The first manned spacecraft landing on the Moon was at 3:17 p.m. E.S.T. on July 20, 1969, when the Apollo 11 Lunar Module, Eagle, landed in Mare Tranquillitatis, located at 0°4'5"N latitude, 23°42'28"E longitude. The Eagle landed approximately 50  kilometers from the closest highland material and approximately 400 meters west of a sharp rimmed blocky crater about 180 meters in diameter. Astronaut Aldrin immediately began describing the the view from the window:

 ". . . it looks like a collection of just about every variety of shapes, angularities, and granularities, every variety of rock you could find . . . it looks as though they're going to have some interesting colors to them."

Before the Apollo 11 landing took place there were some reconnaissance flights performed by the Lunar Orbiters, in particular LO-5.


Southern portion of Rukl Section 35

Used in two other previous web pages in the Moon Shot Series, the above graphics shows the locations of all three NASA missions, which culminated in the Apollo 11 landing. The chart above is the bottom portion of Rukl Section 35. For comparison purposes the crater Sabine is 30 km wide.



The soft landing site of the Apollo 11 expedition is even better represented here in this two-dimensional b&w image from the Rukl Atlas photo collection.  Close to it are the three small craters Aldrin, Armstrong and Collins (3.4 km, 4.6 km, and 2.4 km in diameter) named after the Apollo 11 crew.  These are the only examples on the near side of the Moon of lunar formations named after living persons.  The large crater to the left is Sabine.  (Source: Rukl Atlas)


MPS (Medium Power Scan) - Consolidated Lunar Atlas Photo E9
In the above image the arrow points to the landing site in the southern portion of Mare Tranquillitatis. The two large craters near the middle of the lower margin of the photograph are Theophilus and Cyrillus. The rim of Theophilus Crater truncates (cuts across) the rim of Cyrillus Crater, indicating that Theophilus is the younger crater. Ejecta from Theophilus may be present in the vicinity of the Apollo 11 landing site. Craters in the vicinity of the landing site include Moltke (the bright rayed crater to the lower right of the arrow), Sabine (left of arrow) and Maskelyne (upper right of arrow).

3-D image - AS10-32-4848 & 4849
(Use 3-D glasses)


This Apollo 10 stereo pair (AS10-32-4848 & 4849) shows the Apollo 11 landing site in the Sea of Tranquility as indicated by the yellow dot. The area immediately around the landing site is flat and devoid of craters and so was considered safe to land on. Elsewhere we see different-sized craters, some crater chains, and a few hills and rilles (long narrow valleys).

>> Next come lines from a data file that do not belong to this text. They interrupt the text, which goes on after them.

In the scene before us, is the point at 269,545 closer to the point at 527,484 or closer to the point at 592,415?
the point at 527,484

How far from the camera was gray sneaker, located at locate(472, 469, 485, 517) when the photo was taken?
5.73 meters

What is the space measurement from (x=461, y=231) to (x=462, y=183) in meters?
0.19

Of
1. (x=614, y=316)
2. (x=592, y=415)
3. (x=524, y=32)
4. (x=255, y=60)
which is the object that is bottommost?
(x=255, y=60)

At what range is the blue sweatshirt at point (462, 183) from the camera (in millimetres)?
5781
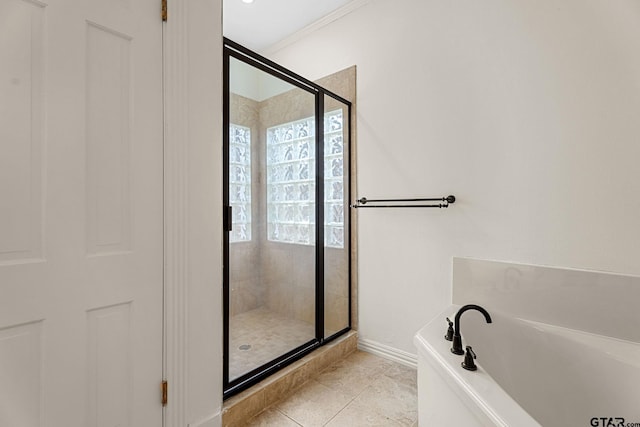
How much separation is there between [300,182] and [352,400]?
142 centimetres

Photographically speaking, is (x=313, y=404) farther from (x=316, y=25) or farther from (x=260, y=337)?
(x=316, y=25)

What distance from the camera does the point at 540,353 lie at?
1.37 metres

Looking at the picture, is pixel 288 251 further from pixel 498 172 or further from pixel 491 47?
pixel 491 47

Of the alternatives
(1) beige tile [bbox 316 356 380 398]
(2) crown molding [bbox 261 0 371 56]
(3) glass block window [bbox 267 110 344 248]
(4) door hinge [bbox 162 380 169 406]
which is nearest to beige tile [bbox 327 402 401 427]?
(1) beige tile [bbox 316 356 380 398]

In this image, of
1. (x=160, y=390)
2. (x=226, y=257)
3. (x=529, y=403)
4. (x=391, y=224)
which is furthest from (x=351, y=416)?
(x=391, y=224)

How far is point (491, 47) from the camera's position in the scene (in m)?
1.69

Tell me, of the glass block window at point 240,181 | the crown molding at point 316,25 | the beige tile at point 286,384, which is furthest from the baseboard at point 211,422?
the crown molding at point 316,25

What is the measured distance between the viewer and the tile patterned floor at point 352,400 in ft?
4.89

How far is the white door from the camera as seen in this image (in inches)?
35.5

The large crater at the bottom is Moltke, about 4 miles (6km) in diameter. Below Moltke, the shallow Hypatia rilles that stretch 75 miles (120km) across the lunar surface can be seen.

Lunar Orbiter 2 Images

Lunar Orbiter II image of M. Tranquility
A reduced photograph of a part of Mare Tranquillitatis that is typical of much of the area east and northeast of the Apollo 11 landing site. The largest crater is about 490 m in diameter. (Lunar Orbiter print II-84-H)
Lunar Orbiter II image of Ranger 8 area
In marked contrast is Fig. 2, which shows part of the heavily cratered belt that crosses the Ranger VIII landing area. Besides the largest craters completely shown, 600-1,000 m in diameter, there are numerous craters 100 to more than 300 m in diameter. (Lunar Orbiter print II-71-H)

Lunar Orbiter 4 Images:

Lunar Orbiter 5 Images:

LO5-76-H3, L Site High-Res Vertical View
Views of the Apollo 11 Landing Site - The two groups of irregularly shaped craters north and west of the landing site are secondaries from Sabine Crater. This view was obtained by the unmanned Lunar Orbiter 5 spacecraft in 1967 prior to the Apollo missions to the Moon. The black and white film was automatically developed onboard the spacecraft and subsequently digitized for transmission to Earth. The regularly spaced vertical lines are the result of combining individually digitized 'framelets' to make a composite photograph. and their regularly shaped bright and dark spots are due to non uniform film development.
LO5-76-H3, enlarged
The fresh 180-meter-diameter crater left of the center is West Crater. The landing site is about 60 meters west of 33-meter-diameter Little West Crater. Astronaut Neil Armstrong visited the rim of Little West Crater while astronaut Edwin Aldrin worked around the Lunar Module.

Apollo Images:

AS11-37-5447, Medium Res Vertical
This photograph was taken from the Lunar Module and it includes both the landing site (arrow) and the Command/Service Module (upper right of arrow). The sharp rimmed crater at the lower margin is Moltke. The craters north and west of the landing site are secondary craters resulting from ejecta thrown out of Sabine Crater.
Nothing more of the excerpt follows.